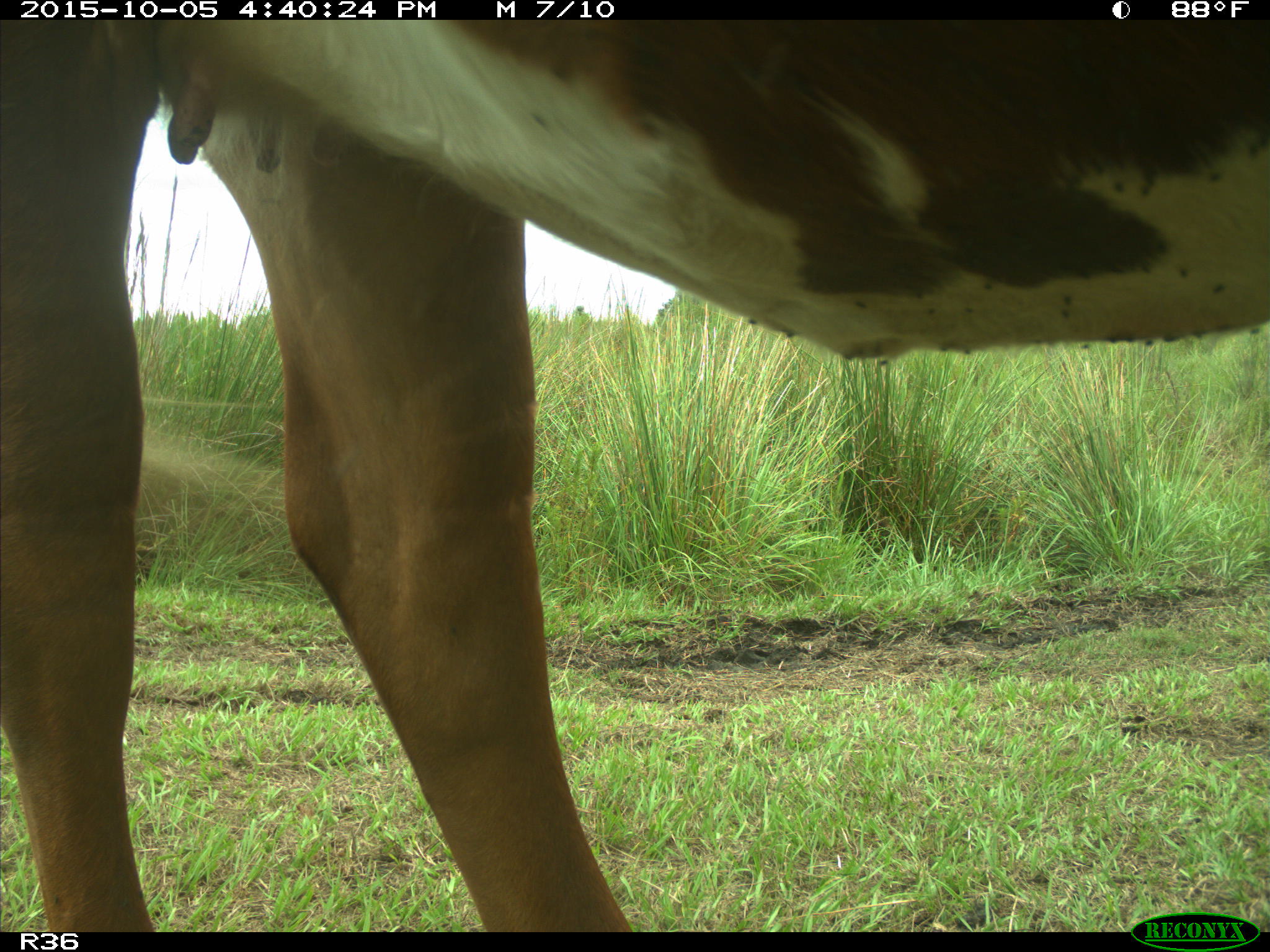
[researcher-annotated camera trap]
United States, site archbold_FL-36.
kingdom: Animalia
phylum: Chordata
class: Mammalia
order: Artiodactyla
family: Bovidae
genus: Bos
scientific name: Bos taurus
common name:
◇ ◇ ◇ ◇
» **Exercise**
Copy each entry exactly as written. Pictures do not belong in the copy.

» **Written reply**
[researcher-annotated camera trap]
United States, site archbold_FL-36.
kingdom: Animalia
phylum: Chordata
class: Mammalia
order: Artiodactyla
family: Bovidae
genus: Bos
scientific name: Bos taurus
common name:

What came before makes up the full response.